Hui-Teng Cheng

Genomics and Bioinformatics MBB452a

Final Project 121400

Bioinformatic tools in searching candidate sequences of a putative novel tumor necrosis factor receptor in mice

This project is to review the important bioinformatic tools used to search candidate gene sequences of a putative tumor necrosis factor (TNF) receptor. Previous genetic studies in mice have shown that lymphotoxin alpha homotrimers may bind a novel tumor necrosis factor receptor for its effect on maintaining development of a secondary lymphoid organ called mesenteric lymph node. Currently three members of the receptor family are known to bind lymphotoxins. Using homology-based method to search the expressed sequence tag (EST) database will provide an opportunity to identify candidate sequences for the novel receptor. In this paper, I will review the gene-finding methods used for this project, and show the primitive results.

Identification of new genes in genomic sequence databases has been an important problem in bioinformatics (1). The major approach to this problem is homology-based method (the other one is called ab initio method, which is based on the general characteristics of protein-coding genes to measure the coding potential of exonic vs intronic and intergenic sequences). To start searching the databases, a query sequence is necessary to serve as a key to retrieve the data of interest. To find the novel receptor, the ideal query sequence is the ligand binding sequence. A reasonable assumption is that all three receptor members should share the similar sequences for ligand binding because they can bind the similar ligand proteins. Actually this was approved experimentally. However, suppose no experimental data is known, to find out the ligand binding sequence is to align all three receptor sequences, and define the conserved sequence as motif to be the query sequence for further search.

When searching databases for homologous sequences, one method is to use position-specific information for sequence alignment. One essential step of such “profile” method is building position-specific scoring model for further comparison. The problem with profile is that the models are complicated by many free parameters such as how to set up the position specific residue score (2). Hidden Markov models have been introduced to address these problems. The main idea is that HMMs describes a probability distribution (so they are a class of probabilistic models) to explain an infinite number of possible sequences.

The other sequence alignment method is called “pairwise” method. There are three main aspects: comparison algorithm, scoring matrices, and gap penalty. The program I used for multiple alignments is ClustalW. The ClustalW programs consist of three main stages: 1) all pairs of sequences are aligned separately in order to calculate a distance matrix giving the divergence of each pair of sequences; 2) a guide tree is calculated from the distance matrix; 3) the sequences are progressively aligned according to the branching order in the guide tree (3). During progressive alignment, a series of pairwise alignments are conducted to align larger and larger groups of sequences, following the branching order in the guide tree. At each step a full dynamic programming algorithm is used with a residue weight matrix and penalties for opening and extending gaps. Dynamic programming means that gaps that are present in older alignments remain fixed so do the score. This is the most demanding part in he alignment strategy in terms of processing time and memory usage.

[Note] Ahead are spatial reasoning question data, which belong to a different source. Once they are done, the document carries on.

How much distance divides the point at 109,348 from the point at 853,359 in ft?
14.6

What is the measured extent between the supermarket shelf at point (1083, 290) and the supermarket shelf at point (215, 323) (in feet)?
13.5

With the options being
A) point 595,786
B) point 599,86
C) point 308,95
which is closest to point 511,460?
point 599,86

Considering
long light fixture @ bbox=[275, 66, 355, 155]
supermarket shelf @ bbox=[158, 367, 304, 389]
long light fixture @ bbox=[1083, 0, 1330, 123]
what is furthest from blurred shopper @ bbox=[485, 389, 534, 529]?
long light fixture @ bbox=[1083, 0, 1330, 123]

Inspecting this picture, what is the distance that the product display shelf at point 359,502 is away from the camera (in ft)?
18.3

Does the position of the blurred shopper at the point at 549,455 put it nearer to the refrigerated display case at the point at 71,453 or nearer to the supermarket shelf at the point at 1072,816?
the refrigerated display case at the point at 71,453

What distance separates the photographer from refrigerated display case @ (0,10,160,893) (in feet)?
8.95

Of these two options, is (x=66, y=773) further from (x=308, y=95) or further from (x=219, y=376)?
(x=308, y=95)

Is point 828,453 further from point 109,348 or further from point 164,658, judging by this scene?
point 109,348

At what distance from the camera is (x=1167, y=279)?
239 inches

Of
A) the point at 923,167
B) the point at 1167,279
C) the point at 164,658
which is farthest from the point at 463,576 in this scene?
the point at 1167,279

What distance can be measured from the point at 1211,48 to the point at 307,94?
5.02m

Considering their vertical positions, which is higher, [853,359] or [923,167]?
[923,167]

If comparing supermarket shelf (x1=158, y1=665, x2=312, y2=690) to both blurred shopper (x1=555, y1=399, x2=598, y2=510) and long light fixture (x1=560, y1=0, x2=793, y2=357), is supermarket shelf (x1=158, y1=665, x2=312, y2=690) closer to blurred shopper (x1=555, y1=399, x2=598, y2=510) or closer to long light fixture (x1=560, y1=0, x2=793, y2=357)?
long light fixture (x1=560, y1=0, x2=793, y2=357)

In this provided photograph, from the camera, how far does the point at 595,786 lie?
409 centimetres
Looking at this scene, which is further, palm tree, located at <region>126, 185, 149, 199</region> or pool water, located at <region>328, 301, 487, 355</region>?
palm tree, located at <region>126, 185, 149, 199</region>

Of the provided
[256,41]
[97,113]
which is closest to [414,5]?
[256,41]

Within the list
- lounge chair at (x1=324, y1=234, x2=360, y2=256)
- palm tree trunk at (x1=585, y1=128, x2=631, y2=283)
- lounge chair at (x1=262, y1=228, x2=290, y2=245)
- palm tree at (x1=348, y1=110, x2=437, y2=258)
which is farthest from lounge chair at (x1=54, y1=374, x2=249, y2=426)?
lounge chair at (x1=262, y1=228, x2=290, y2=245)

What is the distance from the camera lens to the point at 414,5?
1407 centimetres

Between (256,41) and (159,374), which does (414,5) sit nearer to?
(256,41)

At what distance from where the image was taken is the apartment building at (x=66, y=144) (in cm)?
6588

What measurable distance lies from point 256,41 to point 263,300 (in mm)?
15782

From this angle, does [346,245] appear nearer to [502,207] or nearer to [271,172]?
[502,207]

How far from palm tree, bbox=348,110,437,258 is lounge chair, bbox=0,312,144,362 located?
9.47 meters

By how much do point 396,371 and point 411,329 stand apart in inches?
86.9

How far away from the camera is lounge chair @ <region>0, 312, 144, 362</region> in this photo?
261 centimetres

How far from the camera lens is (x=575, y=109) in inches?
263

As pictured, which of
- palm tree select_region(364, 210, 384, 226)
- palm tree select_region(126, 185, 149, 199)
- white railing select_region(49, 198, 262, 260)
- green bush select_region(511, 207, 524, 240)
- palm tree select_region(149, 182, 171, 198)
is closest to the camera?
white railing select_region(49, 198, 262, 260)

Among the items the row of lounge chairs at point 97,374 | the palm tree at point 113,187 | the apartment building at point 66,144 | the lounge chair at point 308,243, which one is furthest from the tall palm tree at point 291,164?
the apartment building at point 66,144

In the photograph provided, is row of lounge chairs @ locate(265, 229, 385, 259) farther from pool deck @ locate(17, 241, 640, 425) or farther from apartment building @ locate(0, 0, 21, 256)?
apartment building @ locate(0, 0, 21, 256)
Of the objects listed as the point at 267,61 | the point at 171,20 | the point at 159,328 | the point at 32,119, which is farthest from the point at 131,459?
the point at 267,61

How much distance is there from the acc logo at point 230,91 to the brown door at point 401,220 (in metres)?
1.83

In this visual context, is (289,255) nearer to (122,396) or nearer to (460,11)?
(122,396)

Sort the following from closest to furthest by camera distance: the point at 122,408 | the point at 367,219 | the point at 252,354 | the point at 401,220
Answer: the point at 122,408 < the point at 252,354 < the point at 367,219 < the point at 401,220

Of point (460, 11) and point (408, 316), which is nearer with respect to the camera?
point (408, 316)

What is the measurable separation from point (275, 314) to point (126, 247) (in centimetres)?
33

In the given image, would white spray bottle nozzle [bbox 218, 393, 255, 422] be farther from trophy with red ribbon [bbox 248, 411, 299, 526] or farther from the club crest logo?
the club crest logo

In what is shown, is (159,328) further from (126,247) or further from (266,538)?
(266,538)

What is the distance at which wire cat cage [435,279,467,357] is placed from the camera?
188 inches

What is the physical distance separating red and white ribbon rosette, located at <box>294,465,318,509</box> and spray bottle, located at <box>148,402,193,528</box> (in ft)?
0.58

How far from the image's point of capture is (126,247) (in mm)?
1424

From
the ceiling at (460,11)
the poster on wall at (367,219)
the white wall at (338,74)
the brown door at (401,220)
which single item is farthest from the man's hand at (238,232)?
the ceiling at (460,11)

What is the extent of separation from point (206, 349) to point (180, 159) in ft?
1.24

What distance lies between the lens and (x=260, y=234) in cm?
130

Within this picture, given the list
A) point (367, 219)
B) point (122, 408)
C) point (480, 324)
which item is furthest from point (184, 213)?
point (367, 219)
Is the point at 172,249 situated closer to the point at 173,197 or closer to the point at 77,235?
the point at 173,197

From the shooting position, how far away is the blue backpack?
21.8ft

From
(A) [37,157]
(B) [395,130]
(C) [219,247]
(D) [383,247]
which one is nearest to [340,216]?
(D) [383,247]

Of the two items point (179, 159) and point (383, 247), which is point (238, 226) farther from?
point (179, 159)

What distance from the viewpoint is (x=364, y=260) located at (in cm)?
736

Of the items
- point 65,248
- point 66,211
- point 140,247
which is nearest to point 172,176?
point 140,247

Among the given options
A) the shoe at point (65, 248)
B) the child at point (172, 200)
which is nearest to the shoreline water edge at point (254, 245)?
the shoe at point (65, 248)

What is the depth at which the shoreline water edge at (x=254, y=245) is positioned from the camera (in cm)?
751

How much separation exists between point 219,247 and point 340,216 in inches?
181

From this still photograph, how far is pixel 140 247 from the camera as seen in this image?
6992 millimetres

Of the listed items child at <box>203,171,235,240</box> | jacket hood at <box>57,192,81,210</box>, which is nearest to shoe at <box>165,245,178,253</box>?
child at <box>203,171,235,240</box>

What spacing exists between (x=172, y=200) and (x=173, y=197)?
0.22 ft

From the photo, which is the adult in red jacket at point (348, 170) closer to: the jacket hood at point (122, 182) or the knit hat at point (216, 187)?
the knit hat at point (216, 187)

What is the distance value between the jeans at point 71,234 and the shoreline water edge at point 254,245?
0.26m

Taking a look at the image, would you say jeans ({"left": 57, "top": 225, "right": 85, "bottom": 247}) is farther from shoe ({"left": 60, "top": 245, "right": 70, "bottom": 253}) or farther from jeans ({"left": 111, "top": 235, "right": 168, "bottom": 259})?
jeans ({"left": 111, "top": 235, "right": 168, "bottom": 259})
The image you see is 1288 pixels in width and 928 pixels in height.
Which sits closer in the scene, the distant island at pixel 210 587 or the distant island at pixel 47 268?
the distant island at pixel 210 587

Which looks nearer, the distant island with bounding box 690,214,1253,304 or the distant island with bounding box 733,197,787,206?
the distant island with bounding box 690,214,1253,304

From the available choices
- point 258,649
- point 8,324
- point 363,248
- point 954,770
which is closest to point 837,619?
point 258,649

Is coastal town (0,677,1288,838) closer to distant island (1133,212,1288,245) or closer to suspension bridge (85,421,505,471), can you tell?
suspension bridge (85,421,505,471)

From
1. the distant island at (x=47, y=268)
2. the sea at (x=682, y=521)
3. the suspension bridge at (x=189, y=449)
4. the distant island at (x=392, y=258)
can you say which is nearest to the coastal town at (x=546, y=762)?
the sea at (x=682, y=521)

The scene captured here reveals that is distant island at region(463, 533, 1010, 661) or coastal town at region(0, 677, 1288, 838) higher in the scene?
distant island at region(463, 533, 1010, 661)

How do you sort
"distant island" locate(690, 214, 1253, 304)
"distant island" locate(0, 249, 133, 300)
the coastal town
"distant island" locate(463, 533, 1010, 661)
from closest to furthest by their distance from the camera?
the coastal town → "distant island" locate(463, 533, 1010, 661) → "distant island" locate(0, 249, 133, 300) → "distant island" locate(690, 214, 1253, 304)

Scoring matrices is chosen based on the evolutionary diversity between aligned sequences. There are two approaches to establish scoring matrices. One is called PAM (Percent Accepted Mutations) matrices, or Dayhoff matrices, are derived using the point accepted mutation model of evolution, wherein all positions are equally mutable (4). A series of closely related proteins (<15% amino acid differences) were aligned. They used these aligned sequence to calculate the probability that a mutation would change a residue to other possible residues. The probabilities are then normalized to represent the average mutational change that will take place when 1 residue out of 100 undergoes mutation (1% accepted mutation, or PAM1). The matrix is multiplied by itself to obtain a probability matrix for other degrees of evolutionary change. The number with the matrix (eg. 30 in PAM30) refers to the evolutionary distance (PAM30=30 mutations per 100 residues); greater numbers mean greater distance.

The other scheme is called the BLOSUM (Block Substitution Matrix) family of matrices. They are derived from substitutions observed in more than 2,000 blocks of aligned sequences from PROSITE and SWISS-PROT databases (5). Proteins belonging to the same family are aligned together to isolate regions of local similarity, or called BLOCKS. The occurrences of each amino acid pair in each column of each block alignment is counted, and used to determine the probability of one amino acid mutating to another at a given position. Sequences within blocks are clustered according to percentage sequence identity for the purpose of weighting the sequences in the count. This results in a range of scoring matrices which differ depending on the percentage identity used in the weighting. The number in the matrix name (eg. 62 in BLOSUM62) refers to the minimum percent identity of the blocks used to construct the matrix. Thus, greater numbers equate to higher percentage identity, ie. lesser evolutionary distance. Regarding the gap penalty, there are various penalty schemes, which are not discussed in detail here.

BLAST is also a pairwise method for sequence alignment. The concepts of dynamic programming, scoring matrix and gap penalty are the same as described above. The statistical result reported by BLAST is E-value. The Expect value (E) is a parameter that describes the number of hits which may be obtained just by chance when searching a database of a particular size. PSI-BLAST is a more sensitive tool to find the homologous sequences in the evolutionarily distant organisms. PSI-BLAST starts from a single query sequence, and collects homologous sequences by BLAST search. The homologues sequences are aligned with the query, a model is built. The model is searched against the database again, new homologues are found, and added to the alignment and the model. New model is used to search the database until no new homologues are discovered. It is an iterative process; and the sensitivity to retrieve homologous sequences is increased.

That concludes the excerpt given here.